Per far fronte a questa emergenza locale e nazionale la politica economica delle poche aziende rimaste in vita è stata quella di concentrarsi sull’export e sull’offerta di un prodotto di altissimo livello per un target di consumatori alto e lusso, il più delle volte appartenente a quelli stati in via di sviluppo, i cosiddetti BRIC’s (acronimo di Brasile, Russia, India e Cina) che domandano un prodotto con alti standard qualitativi e design ricercato. Moltissime aziende dell’indotto murgiano hanno raggiunto altissimi standard qualitativi e hanno ottenuto riconoscimenti e certificazioni di qualità (norme ISO 9001-2000-14001). In altri casi la produzione si è “convertita” in settori diversi ma complementari (come per esempio la produzione di arredi per il settore nautico, altra eccellenza d’Italia che registra un buon livello di crescita in questo periodo e necessita di personale altamente specializzato e competente). La domanda di prodotti con lo stile e il gusto italiano è ancora alta, del cosiddetto Made in Italy, ma per poter competere con i grandi produttori internazionali e poter battere la concorrenza cinese occorre investire in ricerca e sviluppo, progettare e realizzare un prodotto raffinato e innovativo, capace di stupire un pubblico anche ogni stagione (un po’ come accade per il settore moda). Per quanto riguarda la formazione già da molti anni è al vaglio degli esaminatori la proposta di creare un corso di studi professionale di disegno industriale per salotti e arredamento, per poter creare le figure professionali competenti che lavorino nelle aziende locali, inoltre occorrerebbe intensificare le partnership tra le Università e le realtà aziendali con stage e tirocini formativi per fare in modo da inserire personale qualificato nelle realtà produttive locali ed evitare il dannoso effetto della fuga dei cervelli.
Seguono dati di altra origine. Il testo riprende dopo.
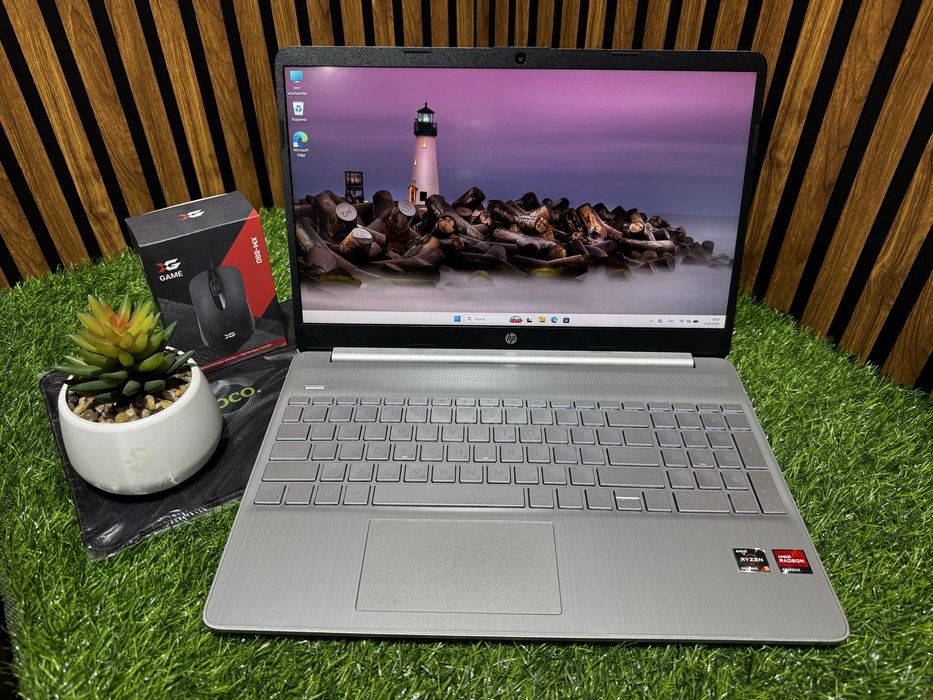 Ноутбук Hp Laptop 15s AMD Ryzen5-5500U/8GB/SSD512GB/Radeon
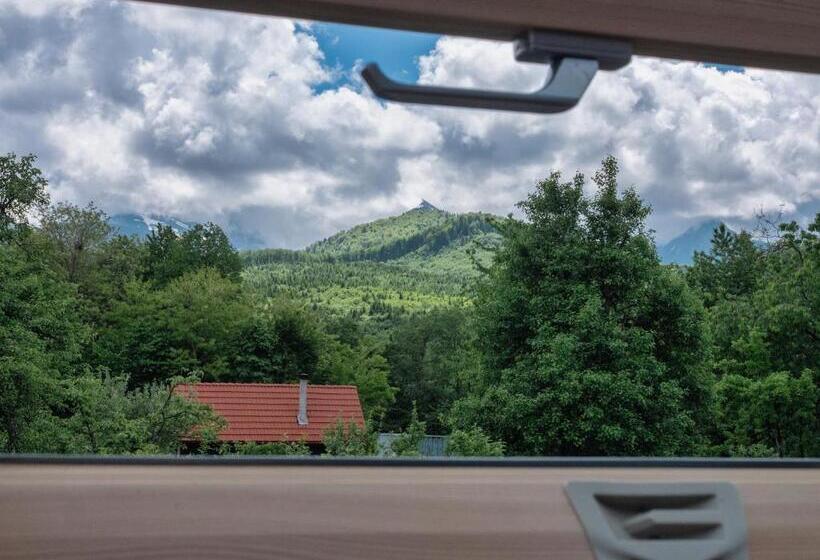 ペンション River Residence Chalet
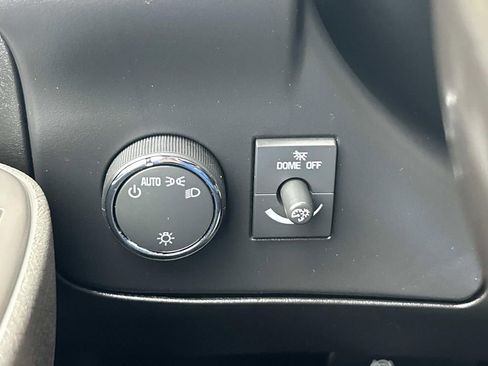 Used 2023 GMC Savana 2500 w/ Driver Convenience Package image 27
La gravissima situazione attuale ci chiede un’attenta riflessione sugli errori commessi e un’analisi delle proposte per poter implementare corrette scelte di gestione e organizzazione aziendale. Attuare coscienziose politiche di sviluppo non riguarda solo la crescita delle vendite e del fatturato ma soprattutto ripagare chi ha investito in prima persona in un progetto di realizzazione di un prodotto che racconta e rappresenta una tradizione locale che vuole conservare se stessa pure in una concezione globale ed internazionale, rappresentando quei valori che sono propri di questa terra che, seppur arida e povera di materie prime, è ricchissima di passione, tenacia, orgoglio e dedizione.